===== Brano citato

Putin contro i parlamentari russi: “Chi va all’estero senza autorizzazione rischia di perdere il seggio”

13 Lug 2024 15:52 - di Giulia Desideri
Putin

Putin dà l’ennesima “lezione” di democrazia alla rovescia. Il presidente russo ha firmato il provvedimento approvato dal Parlamento di Mosca che impone a deputati e senatori un’autorizzazione prima di lasciare il Paese. Se andranno all’estero senza essere autorizzati, potrebbero perdere il loro seggio. Il testo spiega che limitare i viaggi all’estero è necessario in un clima di nuove minacce per la sicurezza della Russia.

Putin, la Duma e il Consiglio Federale

Il Parlamento federale russo ha una struttura bicamerale. È composto dalla Duma (la Camera bassa), formata da 450 deputati ed eletta a suffragio universale ogni quattro anni, e dal Consiglio Federale, costituito da 166 senatori eletti in maniera indiretta dalle Assemblee locali.

Secondo la Costituzione, il Paese è composto da ottantacinque soggetti federali, compresa la Repubblica di Crimea e la città di Sebastopoli, la cui recente istituzione è contestata a livello internazionale e indicata come annessione illegale.

==========

**Completa quanto segue**.
[A] Trascrivi dall'articolo su Putin e i parlamentari russi tutto ciò che va da "Putin dà l’ennesima" fino a "sicurezza della Russia.".
[B] Per ciascuna affermazione, indica con sì o no se concorda con l'articolo su Putin e i parlamentari russi, citando alla lettera le parole che lo stabiliscono. (i) La Duma è formata da 450 deputati. (ii) I senatori del Consiglio Federale sono eletti a suffragio universale. (iii) Secondo la Costituzione, la Russia è composta da ottantacinque soggetti federali.
[C] Prosegui l'articolo su Putin e i parlamentari russi a partire dal punto in cui si interrompe.

===== Righe di dati

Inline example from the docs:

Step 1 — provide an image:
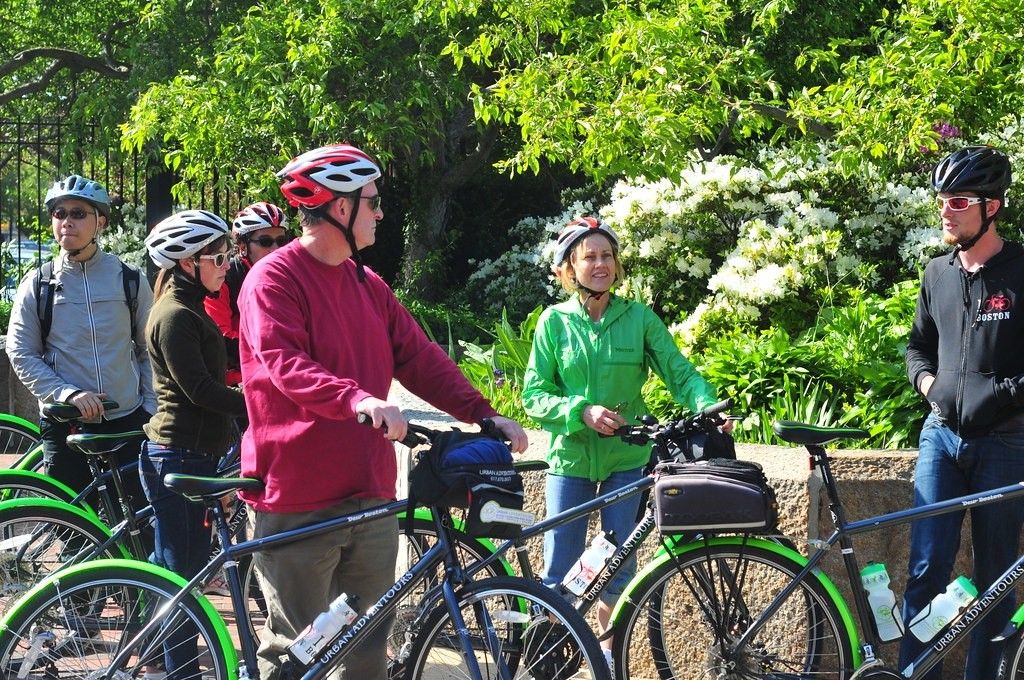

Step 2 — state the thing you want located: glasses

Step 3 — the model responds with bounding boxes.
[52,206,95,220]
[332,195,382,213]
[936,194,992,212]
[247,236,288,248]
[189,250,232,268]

==========
===== Righe di dati

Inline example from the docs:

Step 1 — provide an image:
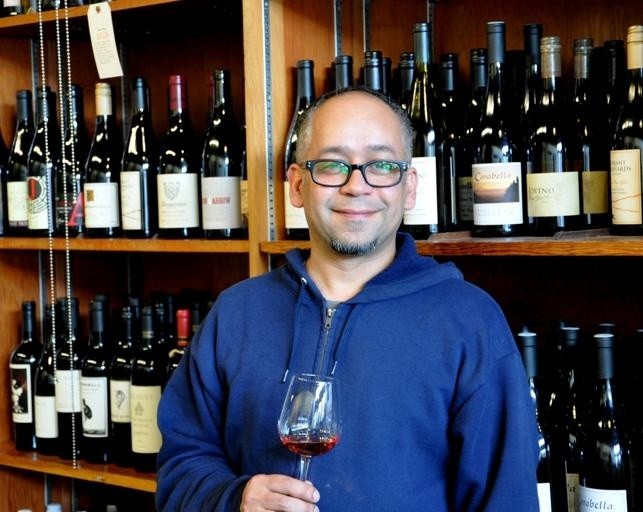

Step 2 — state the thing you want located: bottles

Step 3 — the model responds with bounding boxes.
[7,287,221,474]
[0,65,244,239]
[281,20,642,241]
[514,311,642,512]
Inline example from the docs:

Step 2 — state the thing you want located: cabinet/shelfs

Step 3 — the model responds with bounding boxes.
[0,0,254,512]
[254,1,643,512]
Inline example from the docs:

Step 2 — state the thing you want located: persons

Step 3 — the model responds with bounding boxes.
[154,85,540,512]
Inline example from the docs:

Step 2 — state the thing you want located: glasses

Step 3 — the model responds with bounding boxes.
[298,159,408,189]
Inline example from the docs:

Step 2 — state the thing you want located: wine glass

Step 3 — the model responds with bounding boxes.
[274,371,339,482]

==========

**Risposte attese**.
[A]
Putin dà l’ennesima “lezione” di democrazia alla rovescia. Il presidente russo ha firmato il provvedimento approvato dal Parlamento di Mosca che impone a deputati e senatori un’autorizzazione prima di lasciare il Paese. Se andranno all’estero senza essere autorizzati, potrebbero perdere il loro seggio. Il testo spiega che limitare i viaggi all’estero è necessario in un clima di nuove minacce per la sicurezza della Russia.

[B]
(i) Sì: "formata da 450 deputati".
(ii) No: "costituito da 166 senatori eletti in maniera indiretta dalle Assemblee locali".
(iii) Sì: "il Paese è composto da ottantacinque soggetti federali".

[C]
Parlamentari fuori da Mosca solo con il sì del governo

Con la legge promulgata da Putin, deputati e senatori russi potranno lasciare il Paese solo se autorizzati: missioni di lavoro ma anche eventuali motivi personali dovranno avere l’ok governativo, altrimenti i parlamentari potranno essere dichiarati decaduti. Una cosa che ovviamente non si è mai vista nelle vere democrazie liberali.

Gajdar(ex primo ministro): “Putin è un colosso pieno di crepe”

Yegor Gajdar, primo ministro nel 1992 in sostituzione di Boris Eltsin, nella prefazione al suo libro “Il collasso di un impero” (Edizioni Nuova Cultura), avanza una analogia tra la Russia postsovietica e la disfatta della Repubblica di Weimar. Un confronto illuminante, pur tenendo conto delle differenze tra l’avvento del nazismo e la nascita di un potere fortemente autoritario e caratterizzato da tendenze totalitarie. Il sostegno della Chiesa ortodossa a Vladimir Putin stenta però a restaurare lo spirito dell’impero “sacrale” delle origini e quello dell’universalismo marxista.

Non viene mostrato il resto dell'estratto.